AFC Notes: Broncos, Chargers, Colts

     

Broncos

  • KUSA’s Mike Klis projects Broncos TE Jeff Heuerman to be Denver’s starter, with first-round TE Noah Fant joining him in two-tight end sets. 
  • Klis says TEs Jake Butt and Troy Fumagalli will battle for the No. 3 tight end spot, though both could make the final roster after battling injuries in 2018. 

Chargers

Chargers RB Melvin Gordon is holding out in the hopes of getting a new deal that he hopes bucks the trend of teams devaluing the running back position. Gordon is campaigning to reverse that trend, claiming running back is the second-hardest position to play besides quarterback. He cites the impact runners like Ezekiel Elliott have and what happens when they’re not playing. 

“Clearly, you seen what happened when Zeke was out. It was a completely different team,” Gordon said via Pro Football Talk’s Charean Williams. “You can replace average backs. Yeah, just plug them in. But a great back? You can’t just replace a great back. People think you can do that. You can’t. It will be a difference. It will be a difference, man. We do so much for people to even try to devalue us. We block. We’ve got to run the ball. We’ve got to pick up protections. We have to catch the ball. We have to do what receivers do. We have to do our thing. We have so much that goes through us.”

Colts

Colts GM Chris Ballard said that the team’s draft room was “split” on trading down from No. 34 or selecting CB Rock Ya-Sin.

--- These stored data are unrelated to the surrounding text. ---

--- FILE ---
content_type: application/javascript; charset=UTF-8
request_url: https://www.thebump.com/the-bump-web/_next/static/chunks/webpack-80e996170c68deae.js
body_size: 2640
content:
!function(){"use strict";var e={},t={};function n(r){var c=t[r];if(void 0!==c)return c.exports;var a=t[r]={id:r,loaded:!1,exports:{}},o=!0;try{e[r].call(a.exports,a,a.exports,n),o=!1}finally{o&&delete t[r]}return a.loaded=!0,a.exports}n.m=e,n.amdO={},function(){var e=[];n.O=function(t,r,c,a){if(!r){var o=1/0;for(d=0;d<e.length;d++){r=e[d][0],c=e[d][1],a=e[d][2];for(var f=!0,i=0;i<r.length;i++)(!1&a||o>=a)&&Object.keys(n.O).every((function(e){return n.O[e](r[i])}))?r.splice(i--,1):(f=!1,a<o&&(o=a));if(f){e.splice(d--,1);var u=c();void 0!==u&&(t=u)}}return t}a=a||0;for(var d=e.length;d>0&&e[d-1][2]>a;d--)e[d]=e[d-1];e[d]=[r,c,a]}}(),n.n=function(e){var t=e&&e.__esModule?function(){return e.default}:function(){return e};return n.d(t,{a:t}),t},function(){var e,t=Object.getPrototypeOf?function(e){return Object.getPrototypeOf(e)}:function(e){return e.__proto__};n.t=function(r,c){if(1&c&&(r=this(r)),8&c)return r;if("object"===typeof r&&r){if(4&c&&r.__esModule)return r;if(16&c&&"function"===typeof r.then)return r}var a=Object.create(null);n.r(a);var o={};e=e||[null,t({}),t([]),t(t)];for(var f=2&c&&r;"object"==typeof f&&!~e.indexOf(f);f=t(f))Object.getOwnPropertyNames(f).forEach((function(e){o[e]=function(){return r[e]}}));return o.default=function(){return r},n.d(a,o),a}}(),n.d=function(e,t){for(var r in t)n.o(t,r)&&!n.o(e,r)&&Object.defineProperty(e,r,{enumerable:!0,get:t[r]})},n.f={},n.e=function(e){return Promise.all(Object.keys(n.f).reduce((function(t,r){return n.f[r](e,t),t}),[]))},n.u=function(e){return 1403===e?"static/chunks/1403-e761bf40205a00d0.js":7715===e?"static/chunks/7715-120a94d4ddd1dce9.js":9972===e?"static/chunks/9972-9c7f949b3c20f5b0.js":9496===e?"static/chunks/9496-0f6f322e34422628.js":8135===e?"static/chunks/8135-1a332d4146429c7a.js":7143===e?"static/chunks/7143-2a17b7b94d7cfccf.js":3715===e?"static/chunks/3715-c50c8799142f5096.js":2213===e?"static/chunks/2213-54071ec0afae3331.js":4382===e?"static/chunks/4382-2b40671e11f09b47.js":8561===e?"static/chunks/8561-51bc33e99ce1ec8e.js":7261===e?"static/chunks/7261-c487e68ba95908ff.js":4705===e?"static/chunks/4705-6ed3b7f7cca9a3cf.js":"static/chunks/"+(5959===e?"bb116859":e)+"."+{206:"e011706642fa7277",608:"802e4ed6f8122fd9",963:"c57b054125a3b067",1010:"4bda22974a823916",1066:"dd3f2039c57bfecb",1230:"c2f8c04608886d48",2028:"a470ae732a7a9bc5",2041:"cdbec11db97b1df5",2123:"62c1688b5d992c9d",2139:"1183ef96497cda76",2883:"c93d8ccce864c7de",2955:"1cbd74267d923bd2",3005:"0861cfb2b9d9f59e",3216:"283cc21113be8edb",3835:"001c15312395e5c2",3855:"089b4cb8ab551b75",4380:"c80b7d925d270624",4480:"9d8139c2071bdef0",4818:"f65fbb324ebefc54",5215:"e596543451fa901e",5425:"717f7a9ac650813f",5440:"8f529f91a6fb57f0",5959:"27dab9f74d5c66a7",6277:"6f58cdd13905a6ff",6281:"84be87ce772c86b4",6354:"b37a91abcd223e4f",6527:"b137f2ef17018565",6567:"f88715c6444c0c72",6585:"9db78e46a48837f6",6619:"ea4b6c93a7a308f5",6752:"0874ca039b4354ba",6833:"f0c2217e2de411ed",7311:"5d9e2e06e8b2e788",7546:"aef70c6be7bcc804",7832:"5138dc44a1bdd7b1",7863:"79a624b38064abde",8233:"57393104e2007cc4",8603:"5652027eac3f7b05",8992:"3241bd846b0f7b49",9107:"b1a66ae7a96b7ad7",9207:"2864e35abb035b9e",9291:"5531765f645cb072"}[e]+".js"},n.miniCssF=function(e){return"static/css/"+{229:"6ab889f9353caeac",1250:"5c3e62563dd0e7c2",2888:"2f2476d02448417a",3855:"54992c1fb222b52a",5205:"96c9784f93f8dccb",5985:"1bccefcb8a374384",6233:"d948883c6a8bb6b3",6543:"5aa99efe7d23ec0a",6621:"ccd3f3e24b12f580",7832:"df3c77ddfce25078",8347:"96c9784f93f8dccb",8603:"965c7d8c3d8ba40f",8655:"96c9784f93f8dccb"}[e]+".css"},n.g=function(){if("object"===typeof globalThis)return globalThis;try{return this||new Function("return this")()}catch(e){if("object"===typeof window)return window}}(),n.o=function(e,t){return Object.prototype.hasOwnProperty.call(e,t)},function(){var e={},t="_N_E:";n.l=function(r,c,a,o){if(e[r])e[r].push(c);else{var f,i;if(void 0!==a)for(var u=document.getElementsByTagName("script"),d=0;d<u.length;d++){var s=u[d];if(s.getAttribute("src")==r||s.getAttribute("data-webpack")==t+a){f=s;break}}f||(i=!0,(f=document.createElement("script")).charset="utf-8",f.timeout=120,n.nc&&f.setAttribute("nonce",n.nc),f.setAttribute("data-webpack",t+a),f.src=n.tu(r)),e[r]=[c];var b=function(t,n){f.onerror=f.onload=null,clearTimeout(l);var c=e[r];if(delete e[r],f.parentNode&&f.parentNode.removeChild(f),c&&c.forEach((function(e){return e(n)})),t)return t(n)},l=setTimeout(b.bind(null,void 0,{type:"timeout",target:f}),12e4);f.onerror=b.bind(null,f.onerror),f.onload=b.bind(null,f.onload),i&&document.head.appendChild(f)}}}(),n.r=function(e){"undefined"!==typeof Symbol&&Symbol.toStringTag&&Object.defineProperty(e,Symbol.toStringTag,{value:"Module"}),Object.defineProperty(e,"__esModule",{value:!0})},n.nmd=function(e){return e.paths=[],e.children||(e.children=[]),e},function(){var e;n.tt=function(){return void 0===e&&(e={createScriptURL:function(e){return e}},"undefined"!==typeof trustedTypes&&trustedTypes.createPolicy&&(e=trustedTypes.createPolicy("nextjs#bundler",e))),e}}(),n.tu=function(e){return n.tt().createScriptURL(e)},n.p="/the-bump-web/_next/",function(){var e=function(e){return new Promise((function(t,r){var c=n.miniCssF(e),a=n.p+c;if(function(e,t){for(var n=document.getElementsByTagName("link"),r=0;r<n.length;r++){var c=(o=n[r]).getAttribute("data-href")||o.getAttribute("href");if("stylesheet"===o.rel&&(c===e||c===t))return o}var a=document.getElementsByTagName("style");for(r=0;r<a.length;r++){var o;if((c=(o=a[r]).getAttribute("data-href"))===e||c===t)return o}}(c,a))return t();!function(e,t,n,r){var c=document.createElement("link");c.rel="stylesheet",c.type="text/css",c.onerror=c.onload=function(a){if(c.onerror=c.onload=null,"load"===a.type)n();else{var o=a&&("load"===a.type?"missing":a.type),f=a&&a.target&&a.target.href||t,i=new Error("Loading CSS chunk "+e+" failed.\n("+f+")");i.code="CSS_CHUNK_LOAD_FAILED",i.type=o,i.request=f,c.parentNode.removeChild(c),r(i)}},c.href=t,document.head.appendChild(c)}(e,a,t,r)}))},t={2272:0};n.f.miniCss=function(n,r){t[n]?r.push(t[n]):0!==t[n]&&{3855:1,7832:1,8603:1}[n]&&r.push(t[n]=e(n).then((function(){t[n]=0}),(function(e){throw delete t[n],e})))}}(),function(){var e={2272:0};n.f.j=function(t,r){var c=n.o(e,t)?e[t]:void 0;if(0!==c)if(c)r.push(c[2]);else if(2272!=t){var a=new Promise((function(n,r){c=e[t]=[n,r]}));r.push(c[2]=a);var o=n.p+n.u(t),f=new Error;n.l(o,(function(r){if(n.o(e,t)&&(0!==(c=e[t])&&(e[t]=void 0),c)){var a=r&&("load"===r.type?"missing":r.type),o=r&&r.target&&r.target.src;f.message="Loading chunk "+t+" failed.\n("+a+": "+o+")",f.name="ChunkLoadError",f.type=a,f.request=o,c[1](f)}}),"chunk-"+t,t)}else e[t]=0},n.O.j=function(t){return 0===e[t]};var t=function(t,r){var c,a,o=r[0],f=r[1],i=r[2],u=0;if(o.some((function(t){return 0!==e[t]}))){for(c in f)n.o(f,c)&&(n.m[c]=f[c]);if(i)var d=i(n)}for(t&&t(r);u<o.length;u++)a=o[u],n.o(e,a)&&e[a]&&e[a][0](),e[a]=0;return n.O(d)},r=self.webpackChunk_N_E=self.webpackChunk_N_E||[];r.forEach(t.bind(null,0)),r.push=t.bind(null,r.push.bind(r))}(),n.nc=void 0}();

“The next day (Friday of draft weekend), there were five players we still liked who were available at No. 34, and the draft room was split,” said Ballard, via Pro Football Talk. “Half of the room thought we should trade again and acquire another second and third-round pick, and the other half wanted to stay at No. 34 and pick Ya-Sin.

In the end, Ballard and Colts HC Frank Reich decided that they could not pass on Ya-Sin. 

“Coach Reich and I huddled for a few minutes and we decided we couldn’t afford the chance to lose a blue-card player like Ya-Sin. He fit exactly what we wanted at corner and there was no way we could pass on him at No. 34.”

Ballard added that “half of the room” felt that the Colts could still acquire Ya-Sin if they traded down from No. 34. 

“The other half of the room—who wanted to trade back—thought we could still get Ya-Sin, but at a lower pick,” said Ballard. “There’s never a perfect alignment in the room, but once we make a decision, there is no looking back and second-guessing.”